Iran, U.S. and Pakistan say progress made in cease-fire talks
Iran, the U.S. and Pakistan said cease-fire talks advanced as the Strait of Hormuz stayed effectively shut and war risks still hung over the deal.

Pressure built on negotiators even as they said they were moving closer to a deal, with Iran, the United States and Pakistan all signaling that the latest round of talks had made progress while the cease-fire remained fragile and the Strait of Hormuz stayed effectively closed to most shipping.
Iran’s foreign ministry said Tehran was focused on finalizing a memorandum of understanding, and Pakistani officials described the past 24 hours of talks as "encouraging." Pakistan’s army chief, Field Marshal Asim Munir, met Iranian officials in Tehran as Islamabad stepped up its mediation effort, part of a wider push by regional intermediaries to keep the truce from collapsing.

U.S. Secretary of State Marco Rubio, speaking in New Delhi, said there had been "some progress" and suggested Washington might have something to say in the coming days. Iranian Foreign Ministry spokesman Esmail Baghaei said the trend that week had been toward a reduction in disputes, though he said remaining issues still had to be handled through mediators.
The talks were centered on a 14-point Iranian document and on messages exchanged between the two sides, according to the accounts circulating around the negotiations. Earlier reporting said the United States and Iran were weighing a short memorandum of understanding that would let Iran ease its grip on the strait while Washington gradually lifted its naval blockade of Iranian ports over a 30-day period, with the nuclear file to be addressed afterward. Iran has said it wants the fighting ended before the nuclear issue is tackled. Washington has said Iran can never have a nuclear weapon and that the strait must remain open without tolls.
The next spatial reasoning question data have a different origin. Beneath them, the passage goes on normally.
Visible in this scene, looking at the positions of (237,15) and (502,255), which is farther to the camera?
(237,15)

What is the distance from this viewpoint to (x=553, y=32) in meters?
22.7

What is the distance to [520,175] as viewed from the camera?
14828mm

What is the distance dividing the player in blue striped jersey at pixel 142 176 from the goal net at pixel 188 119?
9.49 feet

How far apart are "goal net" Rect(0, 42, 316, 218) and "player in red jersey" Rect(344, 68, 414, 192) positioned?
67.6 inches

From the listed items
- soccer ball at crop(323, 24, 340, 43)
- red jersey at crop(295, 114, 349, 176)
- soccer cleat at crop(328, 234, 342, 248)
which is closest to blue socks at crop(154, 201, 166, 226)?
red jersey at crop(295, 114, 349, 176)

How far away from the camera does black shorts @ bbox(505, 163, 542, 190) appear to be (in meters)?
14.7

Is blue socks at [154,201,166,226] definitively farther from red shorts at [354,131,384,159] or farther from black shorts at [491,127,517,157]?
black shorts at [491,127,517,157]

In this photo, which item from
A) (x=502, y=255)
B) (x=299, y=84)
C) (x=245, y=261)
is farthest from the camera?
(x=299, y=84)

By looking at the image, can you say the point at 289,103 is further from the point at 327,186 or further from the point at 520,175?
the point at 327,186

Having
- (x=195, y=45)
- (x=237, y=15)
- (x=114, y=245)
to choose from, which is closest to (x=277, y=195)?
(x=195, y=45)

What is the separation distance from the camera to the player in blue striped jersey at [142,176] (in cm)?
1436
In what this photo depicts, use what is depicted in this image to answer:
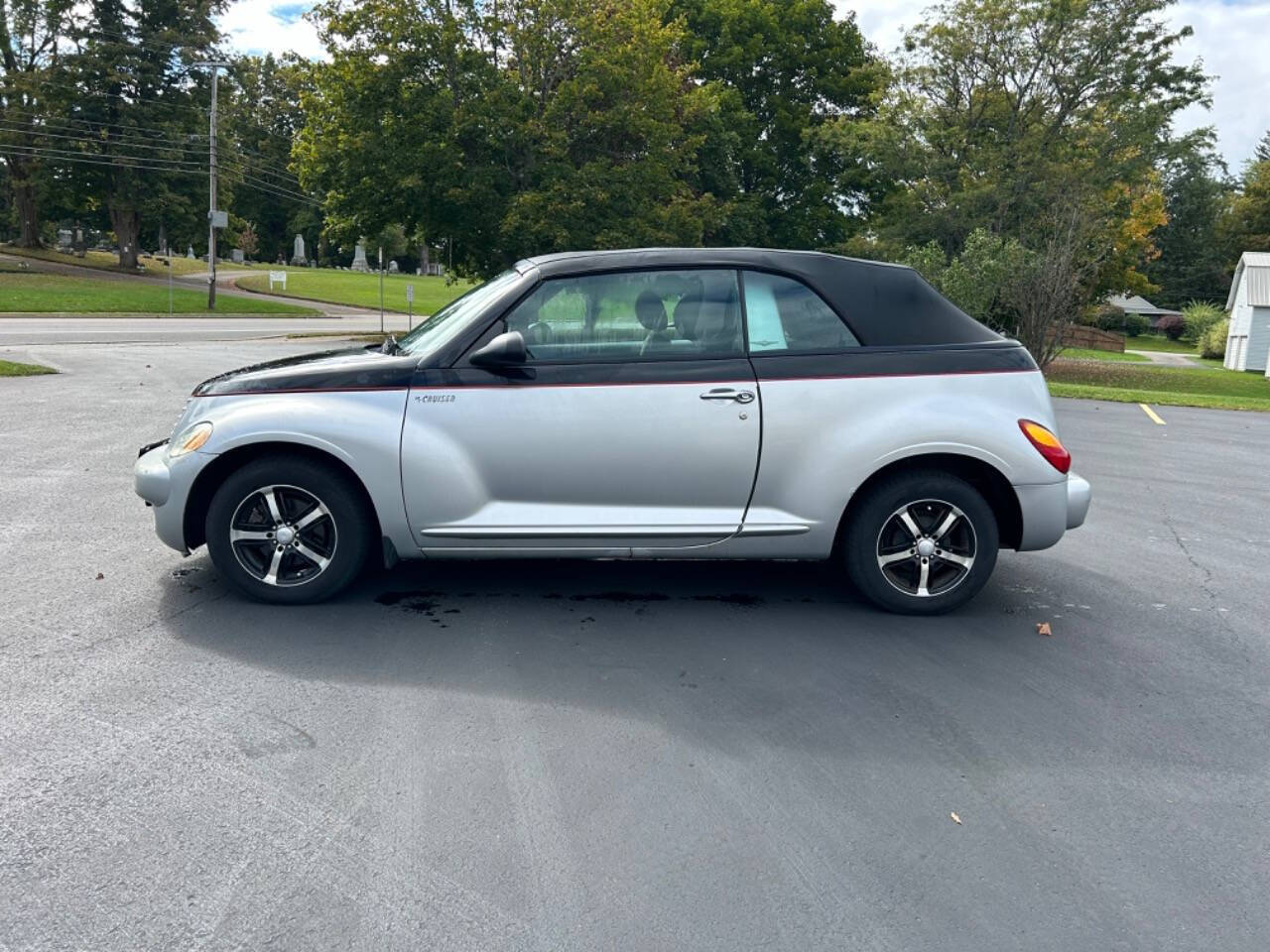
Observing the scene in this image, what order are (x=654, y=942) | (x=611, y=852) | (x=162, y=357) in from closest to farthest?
1. (x=654, y=942)
2. (x=611, y=852)
3. (x=162, y=357)

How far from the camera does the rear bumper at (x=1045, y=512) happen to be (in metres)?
5.34

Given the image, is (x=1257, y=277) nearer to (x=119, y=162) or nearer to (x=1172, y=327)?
(x=1172, y=327)

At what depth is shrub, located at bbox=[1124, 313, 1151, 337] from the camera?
75312 millimetres

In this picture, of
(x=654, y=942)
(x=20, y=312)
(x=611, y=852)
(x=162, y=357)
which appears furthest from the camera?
(x=20, y=312)

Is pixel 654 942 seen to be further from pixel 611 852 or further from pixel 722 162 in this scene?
pixel 722 162

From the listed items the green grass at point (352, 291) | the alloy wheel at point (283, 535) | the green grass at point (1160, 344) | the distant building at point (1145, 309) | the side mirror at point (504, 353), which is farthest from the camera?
the distant building at point (1145, 309)

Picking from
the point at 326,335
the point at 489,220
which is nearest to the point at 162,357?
the point at 489,220

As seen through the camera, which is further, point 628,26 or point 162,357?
point 628,26

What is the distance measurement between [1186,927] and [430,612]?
140 inches

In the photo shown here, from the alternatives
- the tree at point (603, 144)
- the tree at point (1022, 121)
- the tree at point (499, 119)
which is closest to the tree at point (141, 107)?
the tree at point (499, 119)

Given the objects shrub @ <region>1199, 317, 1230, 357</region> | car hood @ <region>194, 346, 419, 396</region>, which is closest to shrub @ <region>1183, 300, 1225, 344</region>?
shrub @ <region>1199, 317, 1230, 357</region>

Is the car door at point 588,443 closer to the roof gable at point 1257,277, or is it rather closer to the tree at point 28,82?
the roof gable at point 1257,277

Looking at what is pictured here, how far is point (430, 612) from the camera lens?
530cm

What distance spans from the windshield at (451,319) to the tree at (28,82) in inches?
2232
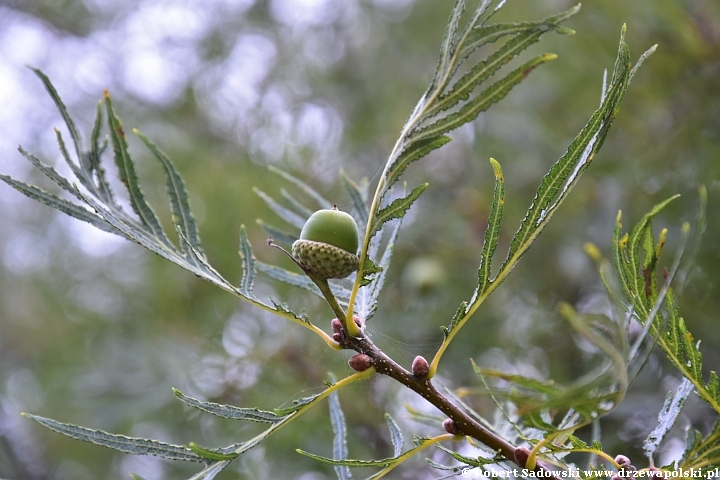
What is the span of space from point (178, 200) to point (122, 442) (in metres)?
0.27

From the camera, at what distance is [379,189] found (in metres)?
0.60

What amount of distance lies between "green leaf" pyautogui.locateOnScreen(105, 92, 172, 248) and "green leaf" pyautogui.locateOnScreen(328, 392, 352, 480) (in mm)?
290

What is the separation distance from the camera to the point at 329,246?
1.96 ft

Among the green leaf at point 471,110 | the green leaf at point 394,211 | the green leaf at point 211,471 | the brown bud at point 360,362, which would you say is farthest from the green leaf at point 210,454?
the green leaf at point 471,110

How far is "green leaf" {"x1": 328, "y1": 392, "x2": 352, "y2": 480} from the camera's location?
0.70 meters

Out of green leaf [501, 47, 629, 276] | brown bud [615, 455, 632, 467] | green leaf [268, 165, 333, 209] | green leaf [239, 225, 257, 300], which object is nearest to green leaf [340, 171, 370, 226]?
green leaf [268, 165, 333, 209]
The narrow opening in the diplomacy stood beside real risk. Even with the cease-fire in place, the Strait of Hormuz remained closed to most shipping, disrupting global energy markets and deepening pressure on both sides to land a deal. Iranian officials said earlier in the week that they had received the latest U.S. views and were reviewing them, a process they said could take several days.
Donald Trump has repeatedly warned that the negotiations were on the "borderline" between an agreement and renewed strikes if Iran did not provide the "right answers." That threat now hangs over talks that have produced movement but not security, leaving civilians across the Middle East, regional mediators and fuel markets exposed to the next collapse as much as the next breakthrough.